I did my second batch of beer yesterday (Russian Imperial Stout) and noticed in my fermenter only had 3 - 3.5 gallons with around 1/2 settlement on the bottom. I know that when I transferred the beer into the fermenter there was 5 gallons. Is this a normal process or did I have too many beers while brewing?
What does the "1/2" refer to? Half the total volume, half-inch, half-gallon? Does your fermentor have a spigot and, if yes, is the area below it dry? Probably not, unless the answer to the next quote is yes. It can present a whole host of seemingly odd happenings. Welcome to BA
If you don't see 1.5 - 2 gallons of wort/beer outside of your fermentor, I'd guess you miscounted when topping off. Depending on where you're at in fermentation you might be able to add more boiled/cooled water to bump up the volume. Caveat: I (me, personally) am hesitant to disturb the beer when fermentation is in its most active phase. There are others here who can guide you better in that respect.
Riptorn, Tank you for the input. I bottled it yesterday and wellllll we will see in 2 weeks..LOL Part of brewing beer. Hit and miss. Cheers. T
Too many beers,,,,,,,,, wellllll hard to say, lol. Perhaps you might have not remembered correctly. RIS beers, for me do ferment violently and one can experience beer loss due to blowing off of fermenting beer. But if you did not see any spilt beer, I'd guess you lost none and have what you have. I'd take a hydrometer sample and see what gravity you have. Perhaps you boiled longer than you recall and have some super sugary wort working. Good luck and welcome.
@Safetyguytodd how did you prime the beer before bottling? Maybe you batch primed (a water/sugar solution added to the 3 - 3.5 gallons), or maybe you used carbonation drops (small compressed sugar tabs you add to each bottle). As @GormBrewhouse said hydrometer samples would be good; one before you pitched the yeast and another before adding sugar for bottling. The latter would tell you how much priming solution to add to your beer for proper carbonation. An interweb search for "priming calculator" will return many results.....plug in your numbers and compare the calculator results with what went in your beer. I'd suggest following up on that.
Welcome to the BA site, Todd, and to the Homebrewing forum and to this great hobby. Something is wrong if you know you had 5 gallons in the fermenter but ended up with 3-3.5 gallons to bottle. A typical RIS will have a very active fermentation with some wort/beer being forced thru your airlock if your fermenter doesn't have enough head space, but that's a lot of liquid to lose. Was there a lot of krausen lost that way? If not, you mis-estimated your volume somewhere. Since you have already bottled, how many 12-oz bottles did you get? There should be around 10 per gallon. RIS beers typically take longer than two weeks to finish fermenting, so I'm curious how you knew when to bottle? You didn't mention taking any specific gravity readings, and doing that at the end of fermentation not only would have told you that fermentation was finished, in your case, it might also have told you that your beer didn't have enough water in it, especially if you brewed an extract recipe. (Was this extract brewing?) Did you use a hydrometer to take any readings for your final gravity? If my questions raise any concern that you bottled the beer too early, then let me raise a yellow flag of caution. If there might have been too much unfermented sugar in your beer, and then you added priming sugar to that, you likely have too much fermentation still occurring in your bottles and building up too much pressure. Are your bottles in a place where no damage will occur if a bottle bursts from the pressure? Handle these bottles with care until you know that over-carbonation is not occurring.
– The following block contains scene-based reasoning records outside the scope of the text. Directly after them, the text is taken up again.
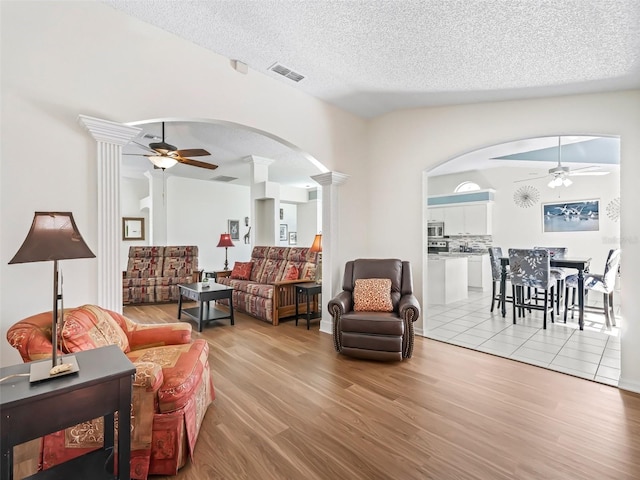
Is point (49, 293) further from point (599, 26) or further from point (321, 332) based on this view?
point (599, 26)

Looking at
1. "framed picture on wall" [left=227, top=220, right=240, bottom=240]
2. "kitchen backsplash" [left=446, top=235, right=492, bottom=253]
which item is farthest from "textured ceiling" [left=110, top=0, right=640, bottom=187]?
"framed picture on wall" [left=227, top=220, right=240, bottom=240]

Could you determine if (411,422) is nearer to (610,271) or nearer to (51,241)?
(51,241)

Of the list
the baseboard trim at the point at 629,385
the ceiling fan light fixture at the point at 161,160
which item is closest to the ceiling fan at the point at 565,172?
the baseboard trim at the point at 629,385

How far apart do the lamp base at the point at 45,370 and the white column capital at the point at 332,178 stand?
10.8ft

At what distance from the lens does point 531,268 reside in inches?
175

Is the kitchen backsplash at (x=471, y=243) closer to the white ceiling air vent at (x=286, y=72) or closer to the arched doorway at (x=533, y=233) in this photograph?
the arched doorway at (x=533, y=233)

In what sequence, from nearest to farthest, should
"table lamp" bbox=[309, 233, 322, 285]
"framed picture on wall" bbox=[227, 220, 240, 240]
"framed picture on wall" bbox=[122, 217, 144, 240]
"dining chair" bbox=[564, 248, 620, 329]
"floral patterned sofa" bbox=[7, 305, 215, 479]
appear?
"floral patterned sofa" bbox=[7, 305, 215, 479], "dining chair" bbox=[564, 248, 620, 329], "table lamp" bbox=[309, 233, 322, 285], "framed picture on wall" bbox=[122, 217, 144, 240], "framed picture on wall" bbox=[227, 220, 240, 240]

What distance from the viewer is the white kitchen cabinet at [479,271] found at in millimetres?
7230

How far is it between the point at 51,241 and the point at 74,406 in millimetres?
708

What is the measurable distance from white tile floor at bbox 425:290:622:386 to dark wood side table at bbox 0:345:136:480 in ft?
11.3

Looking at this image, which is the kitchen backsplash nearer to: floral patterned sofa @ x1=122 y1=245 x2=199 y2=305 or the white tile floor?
the white tile floor

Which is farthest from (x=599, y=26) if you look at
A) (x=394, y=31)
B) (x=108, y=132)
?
(x=108, y=132)

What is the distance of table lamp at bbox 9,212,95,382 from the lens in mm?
1280

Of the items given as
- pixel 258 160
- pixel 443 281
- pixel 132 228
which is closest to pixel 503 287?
pixel 443 281
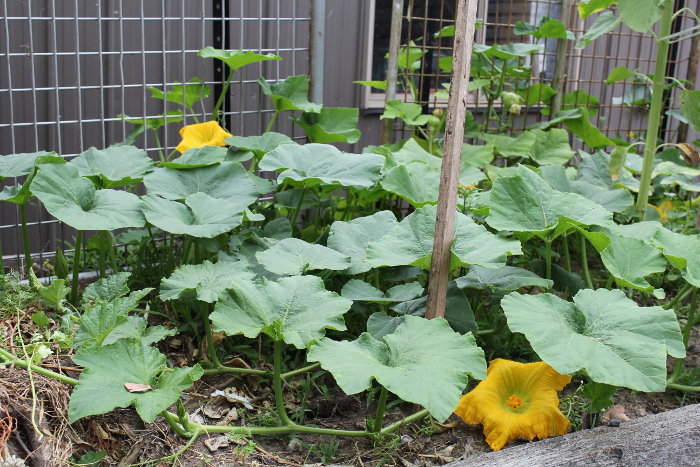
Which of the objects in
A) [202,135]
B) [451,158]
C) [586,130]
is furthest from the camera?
[586,130]

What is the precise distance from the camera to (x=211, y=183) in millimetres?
2438

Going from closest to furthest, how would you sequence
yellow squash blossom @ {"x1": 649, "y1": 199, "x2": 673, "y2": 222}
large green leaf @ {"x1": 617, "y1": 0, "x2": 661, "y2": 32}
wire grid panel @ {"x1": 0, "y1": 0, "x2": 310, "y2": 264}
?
large green leaf @ {"x1": 617, "y1": 0, "x2": 661, "y2": 32}
yellow squash blossom @ {"x1": 649, "y1": 199, "x2": 673, "y2": 222}
wire grid panel @ {"x1": 0, "y1": 0, "x2": 310, "y2": 264}

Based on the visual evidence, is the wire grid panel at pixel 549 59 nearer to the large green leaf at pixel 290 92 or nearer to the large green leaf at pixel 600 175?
the large green leaf at pixel 600 175

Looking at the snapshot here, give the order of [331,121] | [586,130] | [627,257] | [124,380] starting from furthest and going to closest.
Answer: [586,130], [331,121], [627,257], [124,380]

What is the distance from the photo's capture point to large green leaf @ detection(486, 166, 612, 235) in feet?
6.98

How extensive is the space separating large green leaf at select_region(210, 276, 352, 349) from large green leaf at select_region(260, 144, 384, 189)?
57cm

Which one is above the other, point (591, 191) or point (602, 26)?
point (602, 26)

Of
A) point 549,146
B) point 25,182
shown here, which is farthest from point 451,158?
point 549,146

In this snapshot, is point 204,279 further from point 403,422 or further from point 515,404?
point 515,404

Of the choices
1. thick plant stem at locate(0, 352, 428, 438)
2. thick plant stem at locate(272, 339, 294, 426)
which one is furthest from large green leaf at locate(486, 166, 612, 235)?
thick plant stem at locate(272, 339, 294, 426)

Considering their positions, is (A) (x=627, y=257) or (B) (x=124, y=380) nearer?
(B) (x=124, y=380)

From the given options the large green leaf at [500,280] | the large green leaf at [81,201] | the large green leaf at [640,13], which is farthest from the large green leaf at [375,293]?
the large green leaf at [640,13]

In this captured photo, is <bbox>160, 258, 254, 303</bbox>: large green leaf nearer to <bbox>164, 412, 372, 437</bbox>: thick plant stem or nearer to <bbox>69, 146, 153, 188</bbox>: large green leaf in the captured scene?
<bbox>164, 412, 372, 437</bbox>: thick plant stem

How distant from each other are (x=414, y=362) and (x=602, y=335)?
0.48 m
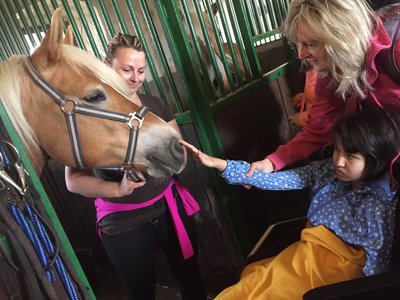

To help determine if you have too much carbonation, you might want to open a bottle now for a status check. (How many days since you bottled?) To be on the safe side, be next to a sink and expect a gusher. You should also have a glass ready to pour. Handle that bottle with care!I EDIT: @riptorn raised similar questions while I was composing my post.
It's a good thing you took the time to be more thorough and raise the flag, PadreGanso. Not only is there the possibility of unfermented sugars from the wort but, if OP batch-primed with a sugar pack that was included in a kit or an amount measured out as prescribed by the recipe, that amount was likely meant for 5-gallons. Definitely a potential safety concern.